Work instruction:
Pick up the passage about the attack on journalist Avi Issacharoff where it stops and continue it; ignore the data that follows it.

Excerpted passage:
The Missing Palestinian Journalist

The New York Times Reports On a Near Lynch and Leaves Out a Crucial Detail

In an article focusing on diplomacy, New York Times correspondent Jodi Rudoren wrote about last week’s attack on Israeli journalist Avi Issacharoff.

Avi Issacharoff, a well-known columnist who covers Palestinian affairs, said he and a cameraman were in the West Bank town of Beitunia covering the fallout from Thursday’s killings there when they were attacked by a group of masked men. He said the pair were kicked and beaten before being saved by Palestinian security personnel.

(Rudoren’s colleague Robert Mackey is worse. He sought out anti-Israel activists to cast doubt on Issacharoff’s story.)

There is one important detail though that Rudoren left out. Here is Issacharoff’s account in the Times of Israel.

I was there to report on the Nakba Day protests with a cameraman colleague from Walla News. He was some distance from me when he was approached by several Palestinian journalists who told him to “Get out.”

I walked toward them, and told them that if they had a problem, they should be talking to me. One of the Palestinian journalists, a young woman, then called over to a group of masked men, who swiftly surrounded me and began attacking me.

Listed entries:
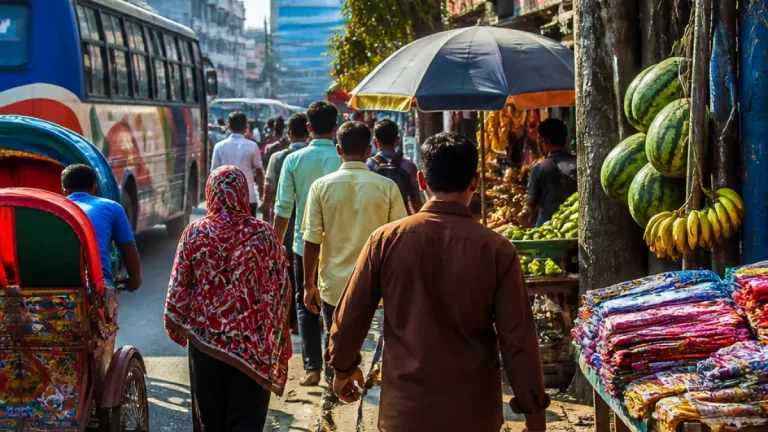 রংপুরে ফুটপাত দখল: ভাসমান দোকান, অপরিকল্পিত বিদ্যুৎ সংযোগ ও চলাচলে ঝুঁকি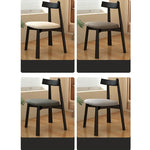 Modern Oak Dining Chair with PU Leather Upholstery - Stylish Seating for Your Home fjx-2659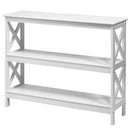 3-Tier Console X-Design Sofa Side Accent Table by LJGDeals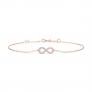 Gold bracelet &amp;quot;Infinity&amp;quot; - 1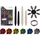 Set aksesorësh dart XQmax Accessory Kit, 84 copë, me ngjyra të ndryshme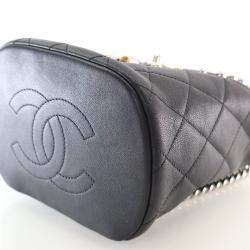 مملوكة مسبقًا Chanel Small Lambskin Metallic Bubble Backpack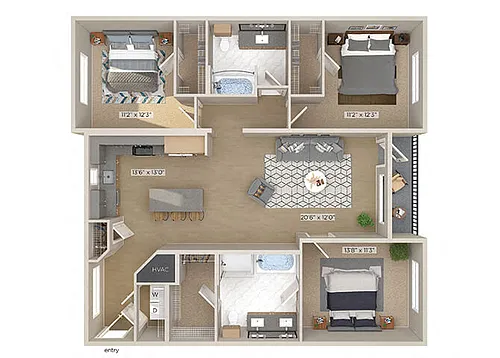 Floor plan C1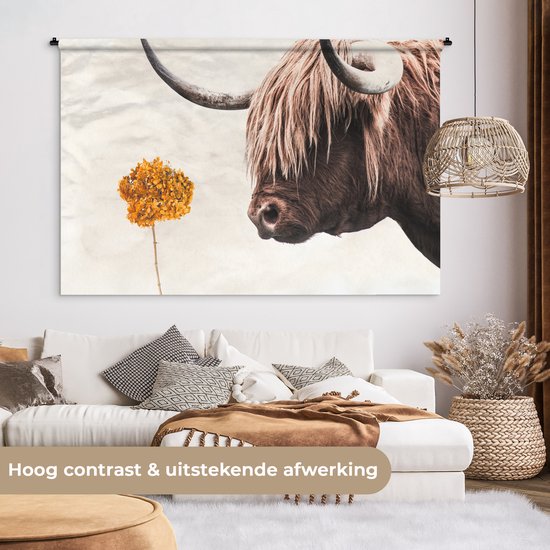 Tapisserie - Tapisserie - Highlander écossais - Bloem - Oranje - 180x120 cm - Tapisserie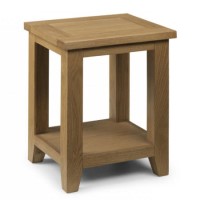 Julian Bowen Astoria Side Table in Waxed Oak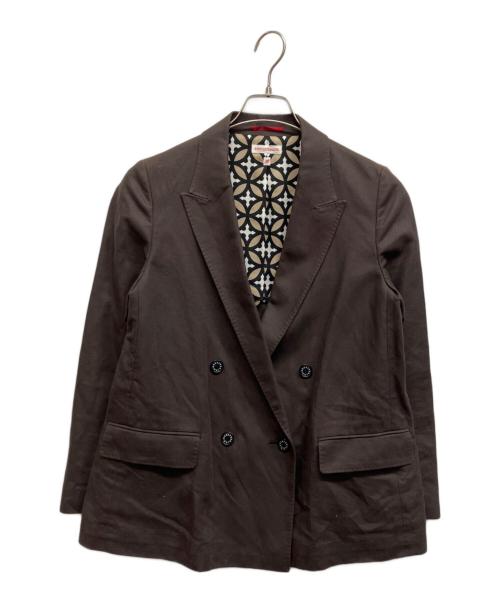 DRESSTERIOR（ドレステリア）DRESSTERIOR (ドレステリア) コットンリネンダブルジャケット ブラウン サイズ:36の古着・服飾アイテム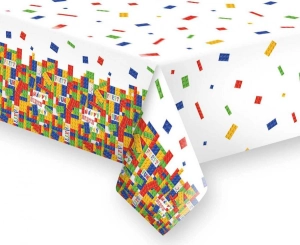 Obrus papierowy Building Blocks Birthday 120 x 180 cm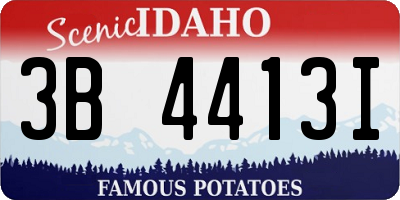 ID license plate 3B4413I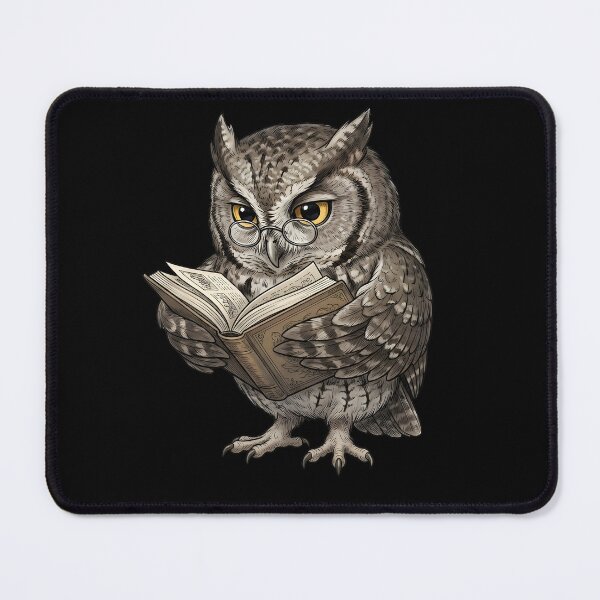 Item preview, Funny Eastern Screech Owl Reading Book Bird Lover Birding designed and sold by TerryConnells.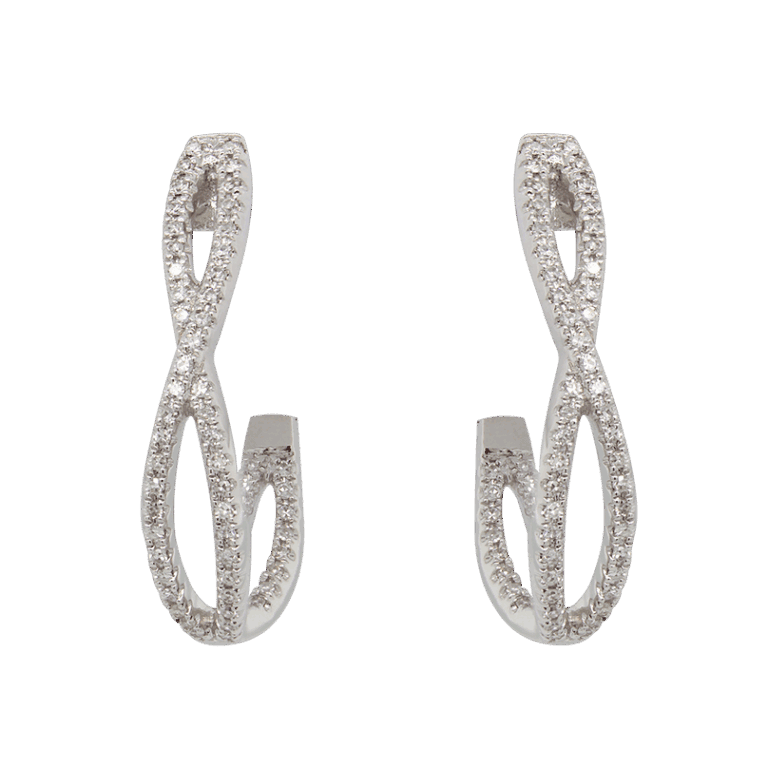 "DABAKAROV Diamond Hoop Earrings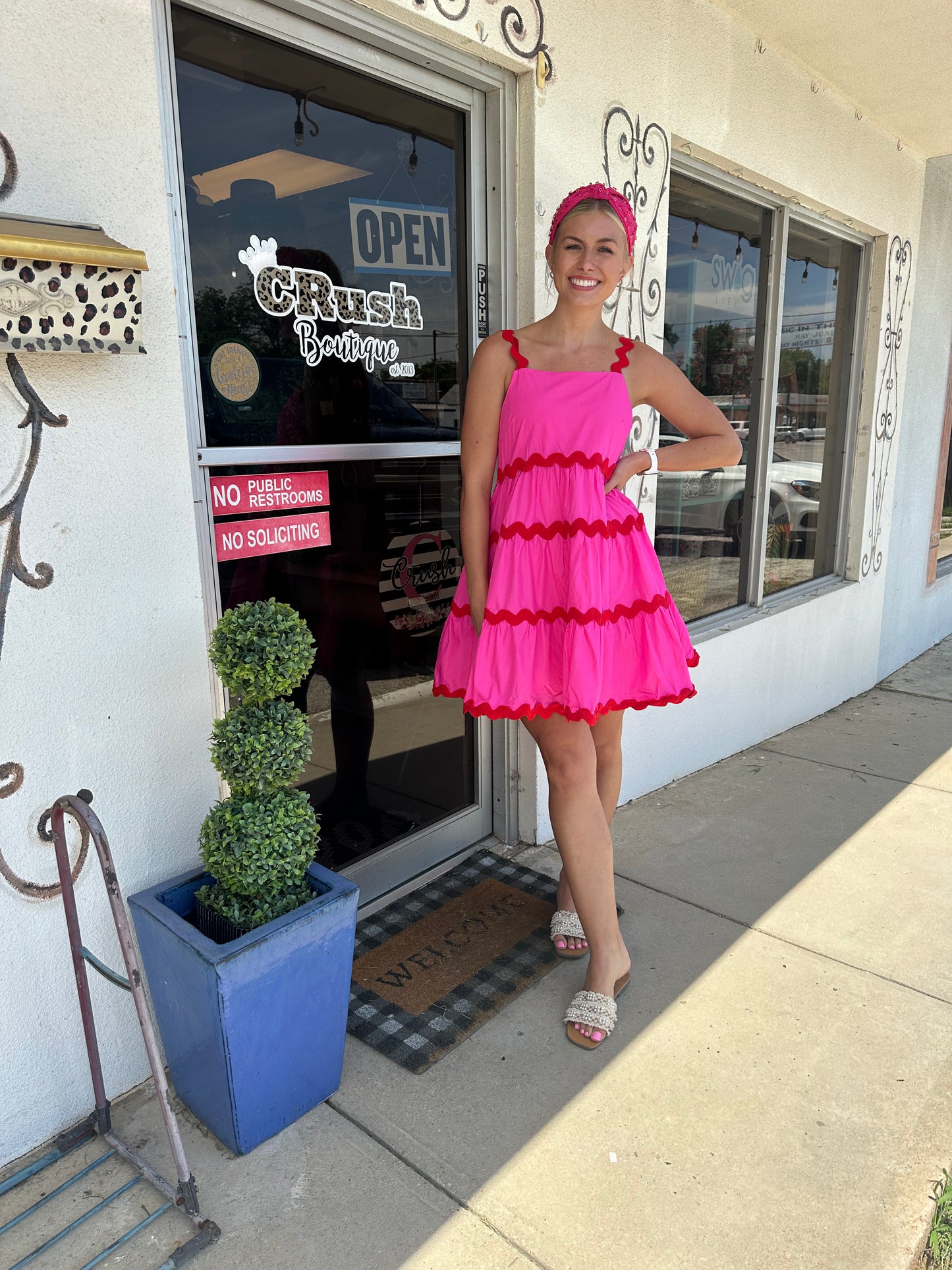 Pink Polly dress
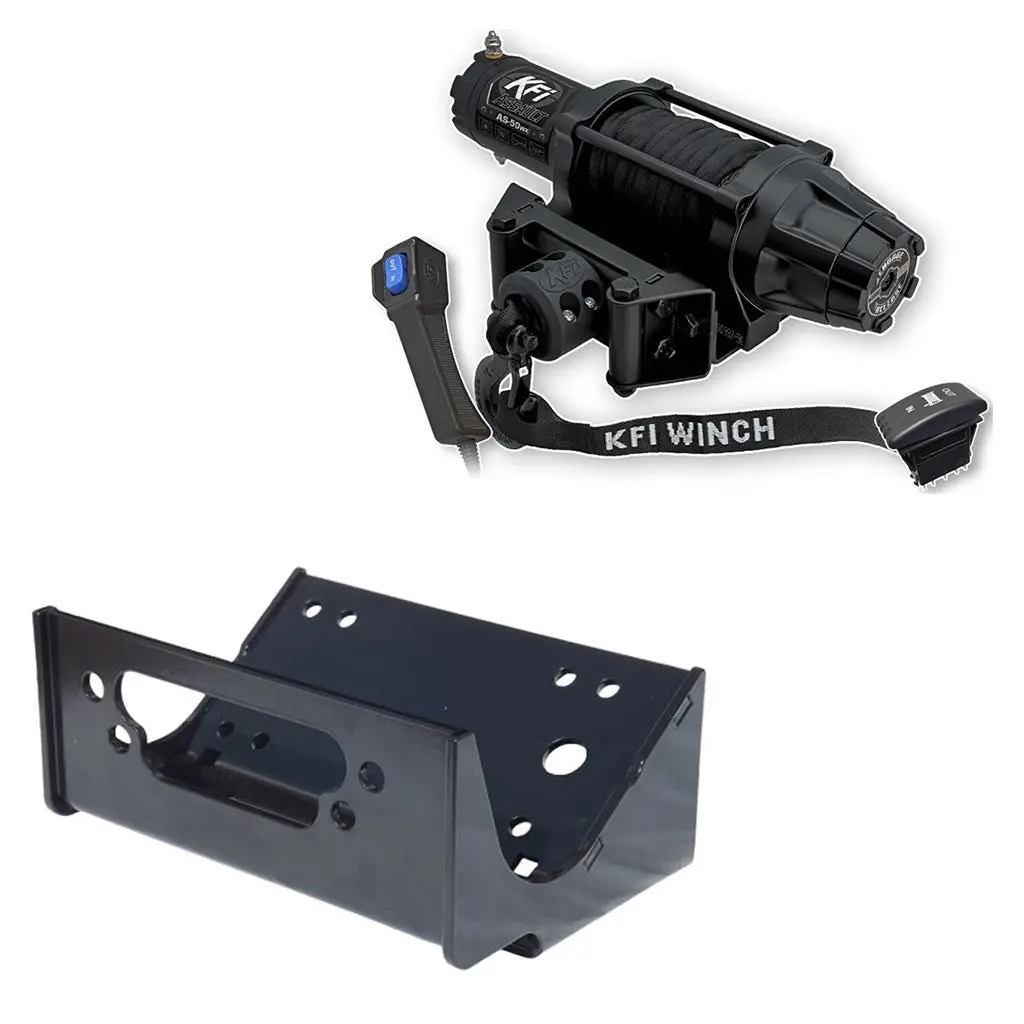 Kfi Winch & Winch Mount Kit Kawasaki Teryx 800 & Teryx4 750/800 4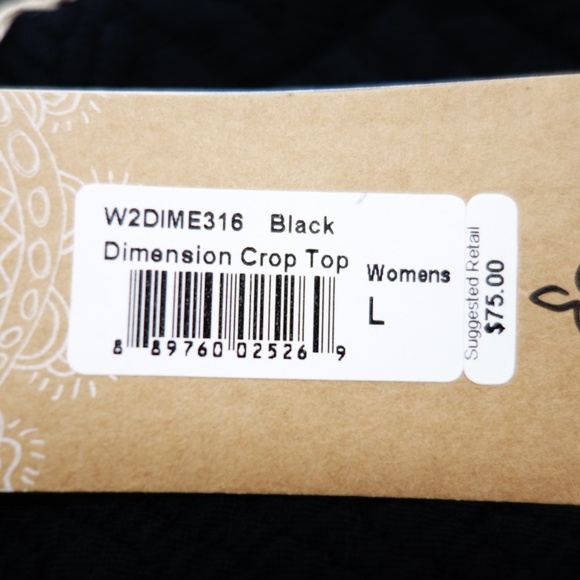 New prAna Womens Active Dimension Crop Top - Picture 4 of 7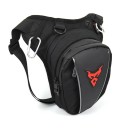 Geantă pentru motocicletă pe picior, impermeabilă, borsetă 29 x 29 x 10–15 cm, Oxford, Neagră, Crossbody și pe umăr, pentru călătorii 1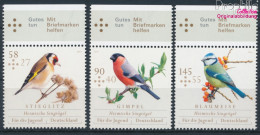 BRD 3023-3025 (kompl.Ausg.) Postfrisch 2013 Heimische Singvögel (10368880 - Ongebruikt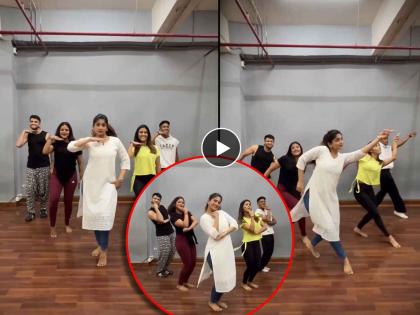 samruddhi kelkar dance on angaron sa song from pushpa 2 movie watch video | 'अंगारो सा' गाण्यावर थिरकली समृद्धी केळकर, श्रीवल्लीपेक्षाही केला भन्नाट डान्स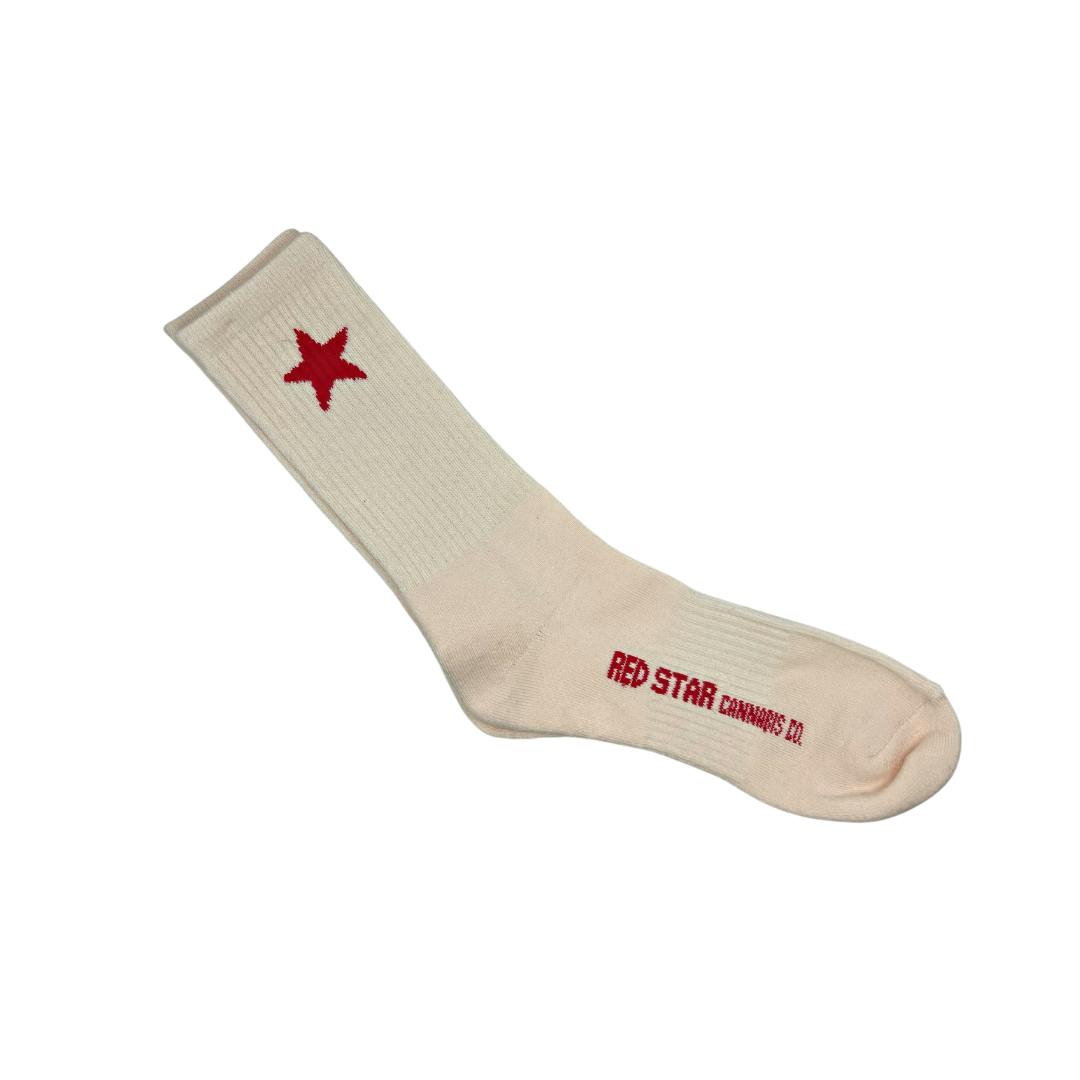 Red Star Socks (White)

Output for this exercise:
Who called on the mob to attack? A  young, female Palestinian journalist. One would assume that that detail is important, but it’s missing from Rudoren’s report. I’ll assume that it was left out intentionally.

Khaled Abu Toameh, however, didn’t let that detail go unnoticed. In The New Palestinian “Journalists”, he writes:

The attack on Issacharoff and his friend did not come as a surprise to those who have been following the campaign waged by some Palestinian journalists against their Israeli colleagues during the past year.

The campaign began last year when some 200 Palestinian journalists signed a petition calling on the Palestinian Authority leadership to ban Israeli newsmen from entering Palestinian territories.

Abu Toameh blames the Palestinian Authority (PA) for “failing to take action against those who are inciting against Israeli journalists” and notes with a dose of irony “[i]n the good old days before the peace process began, 20 years ago, Israeli and Palestinian journalists used to cooperate, help and work with each other.”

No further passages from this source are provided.